Au coeur du procès Adecco à Lyon: amateur "dépassé" ou jeune hacker de génie ?

Jeune génie de l'informatique responsable d'une "galaxie d'escroqueries" en ligne ou amateur "dépassé", engagé dans une fuite en avant sous la menace de dangereux créanciers? Le tribunal correctionnel de Lyon tente depuis lundi de mieux cerner Timothée Lhomond, personnage central de l'affaire dite "du piratage d'Adecco".
Quatorze personnes sont jugées à Lyon pendant deux semaines pour une imposante série de cyber-escroqueries, mise au jour presque incidemment en 2022, quand un jeune stagiaire puis CDD de la branche française d'Adecco se fait pincer pour avoir livré à des hackers ses accès à une base de données du géant de l'intérim.
Considéré comme le "personnage central" de ce réseau, Timothée Lhomond, 22 ans, comparait pour 20 infractions à lui seul: atteinte à une base de donnée, blanchiment, fabrication et vente de fausses cartes d'identité... et diverses escroqueries pour des millions d'euros, le tout "en bande organisée".

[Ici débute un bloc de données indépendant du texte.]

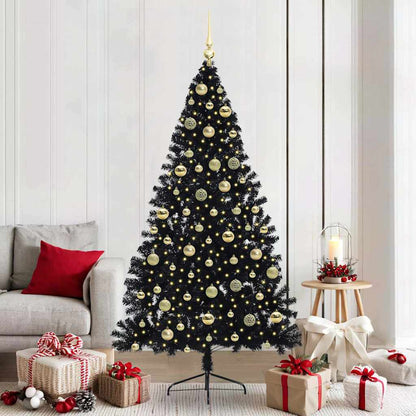 Artificial Pre-lit Christmas Tree Black 210 cm PVC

Le costume paraît bien large pour ce garçon au visage juvénile surmonté de fines lunettes, le seul des prévenus en détention provisoire, depuis plus d'un an et demi. Il répond, avec une expression souvent contrite, de manière très policée et déférente au tribunal, mains derrière le dos.
Une posture régulièrement mise en doute par la juge et ses assesseurs, la procureure mais aussi quelques-uns des 362 avocats de plus de 5.500 parties civiles, sur plus de 72.000 victimes identifiées dans ce procès hors normes.
Cela donne le vertige. "En voyant tous ces avocats, ces victimes qui me regardent, la peine que je risque (10 ans d'emprisonnement), je ne nie pas mes responsabilités, mais je regrette", lâche-t-il.
-"Paniqué"-
Une repentance qui n'a pas empêché Timothée Lhomond, souligne la présidente du tribunal Brigitte Vernay, de continuer d'orchestrer ses escroquerie sur le net en prison il y a encore sept mois, grâce à un smartphone "très actif". Et de "menacer" des témoins et coprévenus, renchérit la procureure Amélie Djaoudo.
"J'avais de très grosses dettes", plaide le jeune homme, tête basse: "en prison, on m'a fait comprendre que ces dettes n'étaient pas annulées" et "vous savez comment c'est en prison...", lâche-t-il sans plus de détails.
"J'ai été en relation avec des escrocs et cela a commencé à me dépasser (...) je m'attendais à ce qu'ils viennent me réclamer l'argent, j'étais paniqué, j'avais peur", avance Lhomond.
Bac scientifique en poche, il dit avoir abandonné ses études en première année de BTS informatique. "Parce que ça ne me plaisait pas".
Il passe son temps sur la plateforme de discussion Discord pour adeptes des jeux vidéo en ligne puis Telegram, des réseaux opaques propices à la cybercriminalité selon les enquêteurs.
-"3 sur 10"-
Il avoue vivre, à 20 ans au moment de l'éclatement de l'affaire Adecco, avec environ "3.000 à 4.000 euros par mois" tirés de ses "activités illégales" sur le net.
A 20 ans encore, il créé sa propre société, CERIOS, de création de logiciels de "détection des fuites de données" pour les entreprises. "Formidable !", ponctue la juge Vernay sourire aux lèvres.
"Je ne suis pas le +génie+ de l'informatique, le +cerveau" de l'affaire comme la presse me décrit", lance-t-il, au diapason de ses avocats.
"Sur une échelle de 1 à 10, comment vous situez-vous ?" dans l'habileté cybercriminelle, interroge la juge Vernay. "Je me débrouille, peut-être un peu plus que la moyenne mais je ne suis pas bon", répond modestement Lhomond: "10 étant le meilleur hacker du monde, je suis à 3 alors"...
L'instruction de l'enquête, dont l'AFP a lu des extraits, souligne ses "capacités intellectuelles élevées" et "une forme d'escalade addictive" l'ayant mené à la tête de "bien plus qu'une association de malfaiteurs pour préparer un ou quelques délits": Thimothée Lhomond a mis en place des "structures entrepreneuriales riches en ressources humaines" et utilisé des "logiciels pointus" pour "des galaxies d'escroqueries dans divers domaines".